Егор однажды всё-таки попался на одной "засыпке": не смог с первого раза ответить, какое созвездие в полночь может наблюдать турок из двери мечети. Но откуда было тогда знать, что все мечети строятся дверями на восток. Лишь переворошив кучу книг, он узнал истину и отыскал на звёздном глобусе сразу несколько созвездий, которые могли светить злополучному турку на полночном небосклоне. С тех пор Шестопалов зауважал Егора.
- А-а, наш новый чемпион! - обратился к нему адмирал. - Приятно наслышан о вашем трудном поединке. Рад и поздравляю.
Егор слегка улыбнулся, стараясь держаться строго и собранно, как и подобает чемпиону.
- Спасибо и вам, Шелаботин, за мужество, за выдержку на ринге, хотя... - адмирал развел короткими руками, мол, не обессудь, огорчил-таки меня, старика, своей неудачей, однако добавил: - И поражение надо уметь переносить, оно всегда закаляет.
Шелаботин покраснел, мучительно переступая с ноги на ногу и стараясь не глядеть адмиралу в глаза.
- Теперь о самом главном, - продолжал Владислав Спиридонович, сцепив пальцы на выпиравшем из кителя животе. - Получено распоряжение - всем вам остаться в Риге. Далее будете учиться здесь, в нашем высшем военно-морском, которое со вчерашнего дня преобразовано в училище подводного плавания, - и после некоторой выдержки, дабы подчеркнуть значимость случившегося, спросил: - Вопросы есть?
- Разрешите? - попросил Егор, чувствуя, как жар бросился в лицо. - Но я же имею "добро" в Севастополь, товарищ адмирал. И на это у меня есть веские причины...
- Знаю, знаю, - оборвал его адмирал. - Вы родом из Севастополя, а Шелаботин - из Ленинграда.

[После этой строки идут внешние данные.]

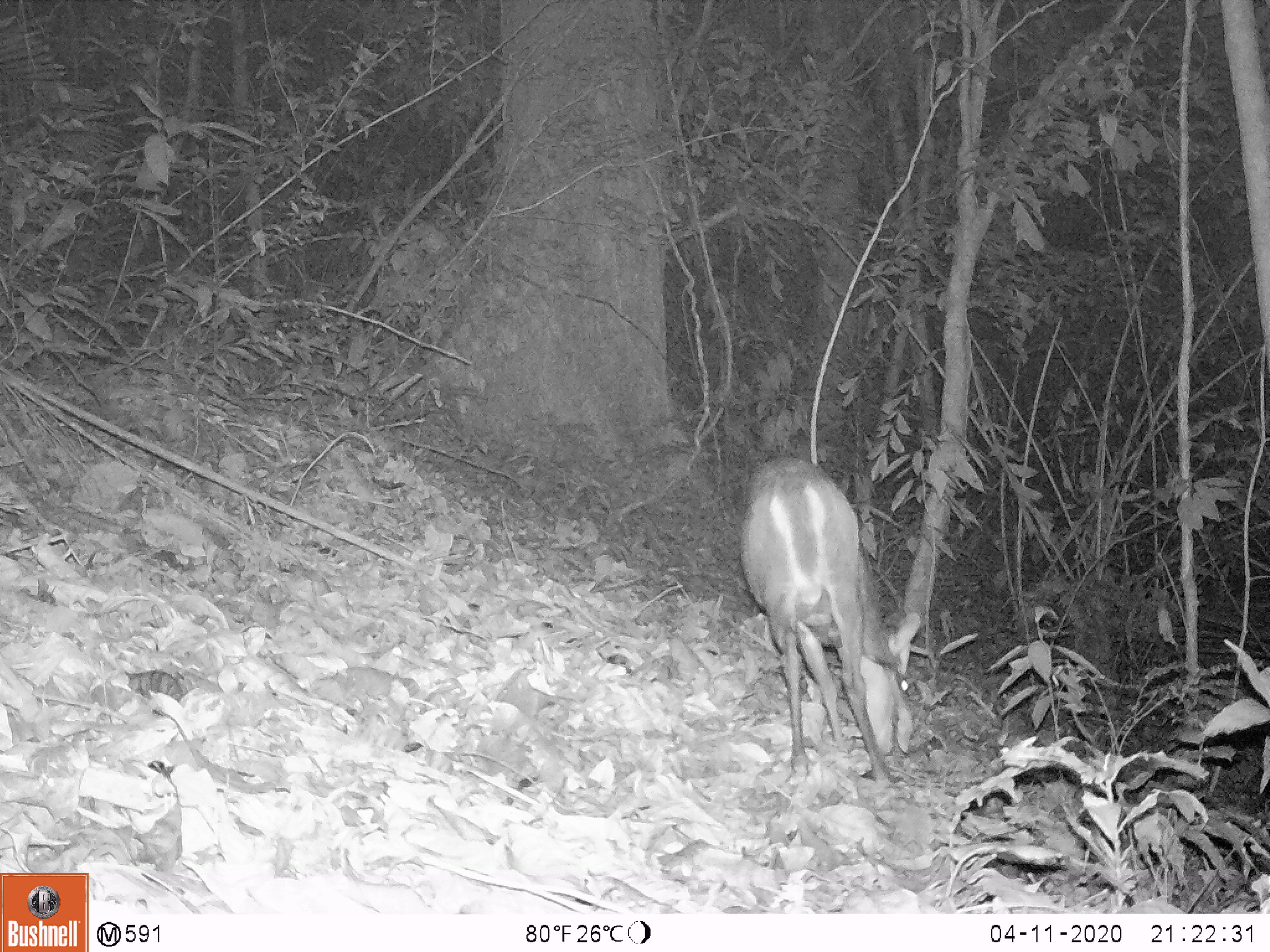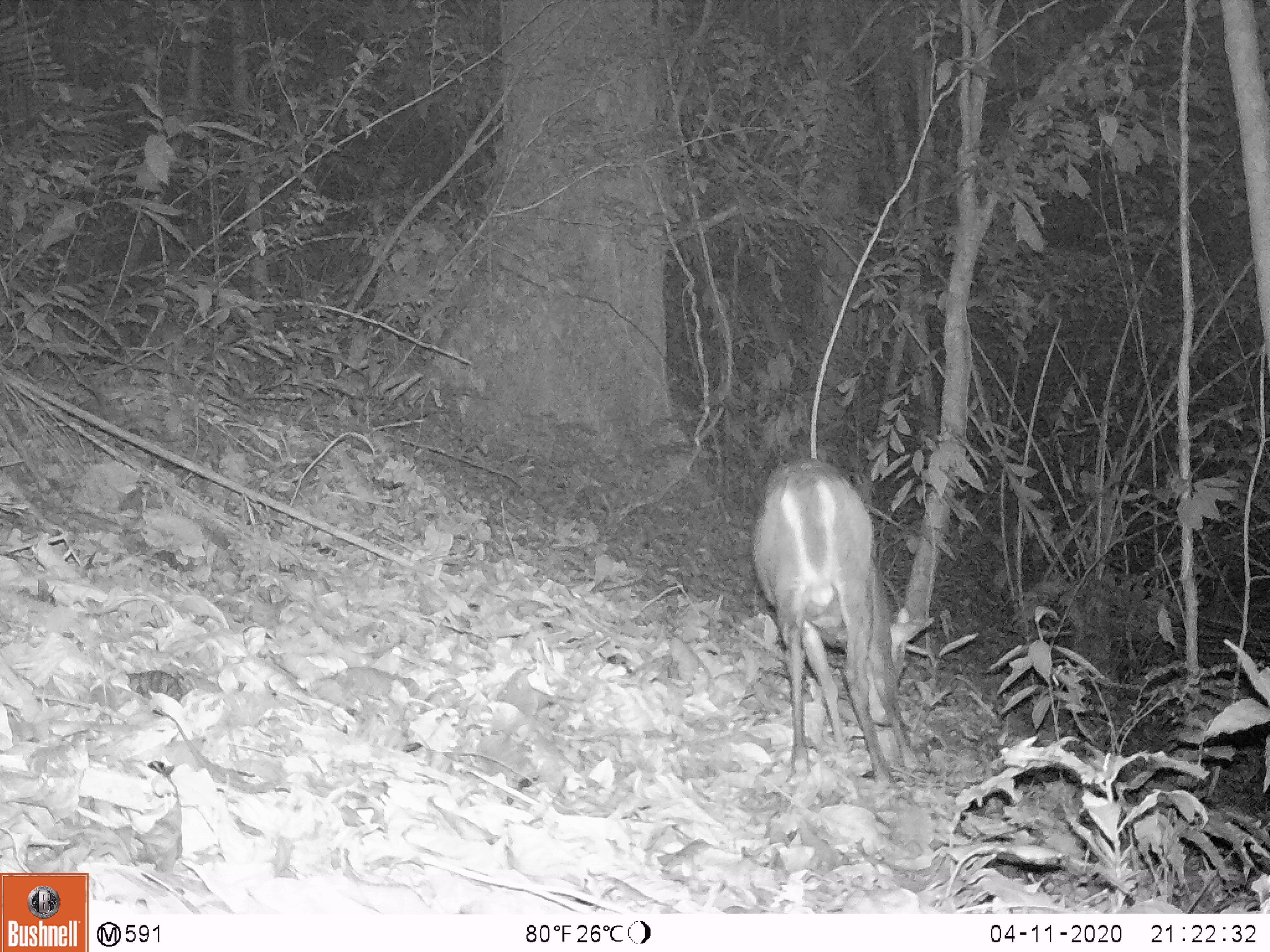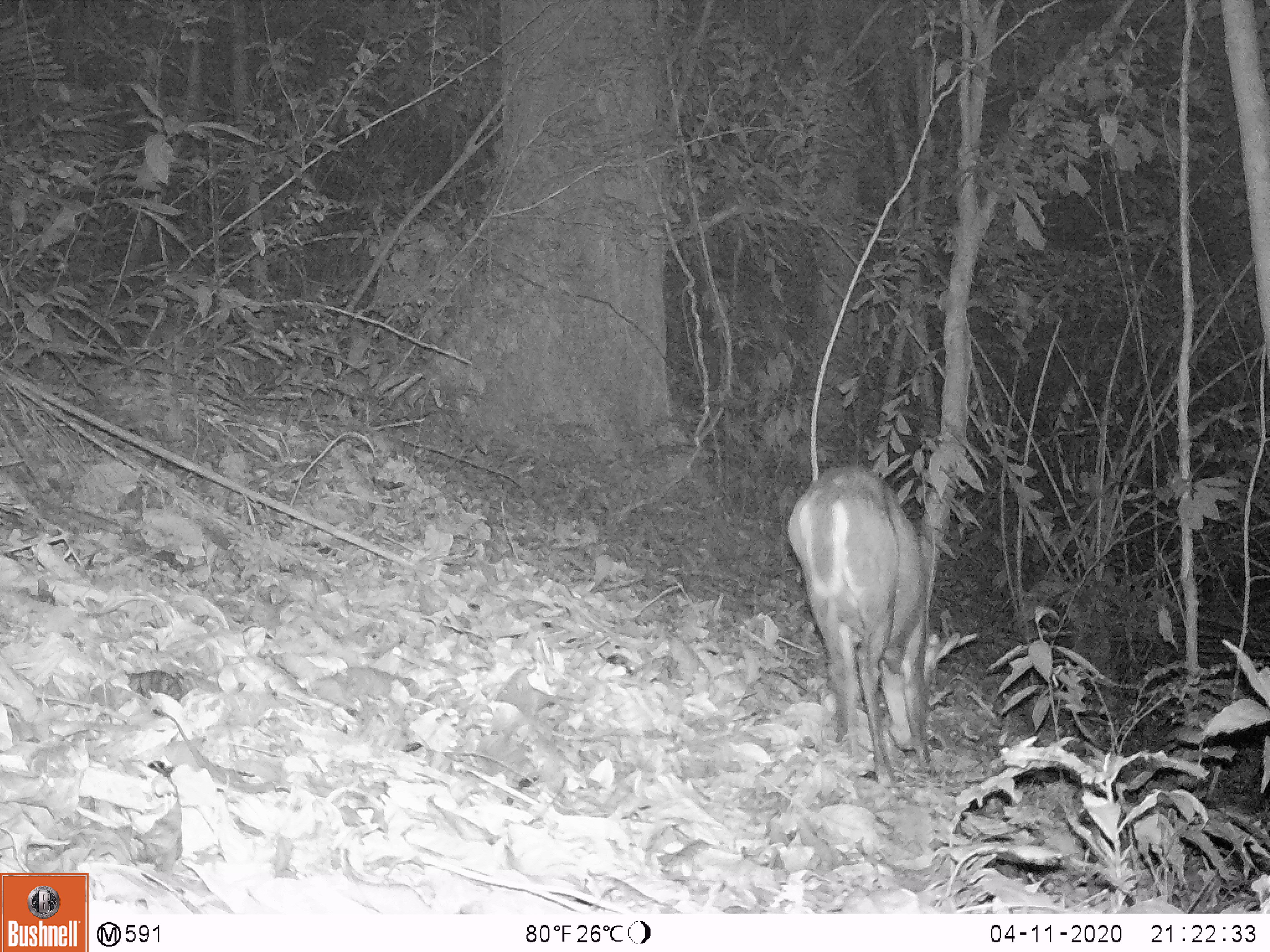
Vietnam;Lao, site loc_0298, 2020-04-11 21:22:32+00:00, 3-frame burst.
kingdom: Animalia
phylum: Chordata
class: Mammalia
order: Artiodactyla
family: Cervidae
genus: Muntiacus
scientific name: Muntiacus rooseveltorum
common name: roosevelt's muntjac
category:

Но вы же оба изъявили желание стать подводниками. Так ведь?
Воспитанники молчали.
- Не слышу, - адмирал повернул голову, как бы подставлял ухо, чтобы лучше слышать ответ.
- Так точно, - вразнобой ответили оба воспитанника.
Адмирал в знак удовлетворения кивнул и продолжал:
- Не столь важно где учиться - куда важнее чему и как учиться. Курсантские годы быстротечны. Оглянуться не успеете, как вручат вам офицерские погоны и кортики. А избранная профессия у вас прекрасная, романтичная, мужественная. Я одобряю ваш выбор, друзья. Стоит ли повторять, что подводному флоту принадлежит будущее. Со временем вам придётся управлять такими фантастически совершенными субмаринами, о которых сейчас можно только мечтать. Их ударная мощь, крейсерская скорость и глубина погружения намного переступят ныне существующие пределы... Я в этом глубоко убеждён, - помедлив, он как бы извинился по-стариковски мягкой улыбкой. - К сожалению, в ваших личных планах не всё получилось именно так, как бы того хотелось. Ничего тут не поделаешь: на то и служба, которая всеми нами располагает. Но флот российский всегда славился людьми долга и чести. Они умели забывать про всё личное ради служения Отечеству. Такими же и вам быть!
Егор слушал адмирала и понемногу успокаивался, хотя всё ещё не мог привыкнуть к мысли, что поездка в родной город, куда он так стремился, снова откладывается на неопределенно долгое время. Разумеется, он мог бы попытаться настоять на своём, только решил этого не делать. Не хотелось Егору, чтобы адмирал разуверился лично в нём, - что у него не достаточно чувства долга и чести. Приказ дан, и теперь его следовало выполнять.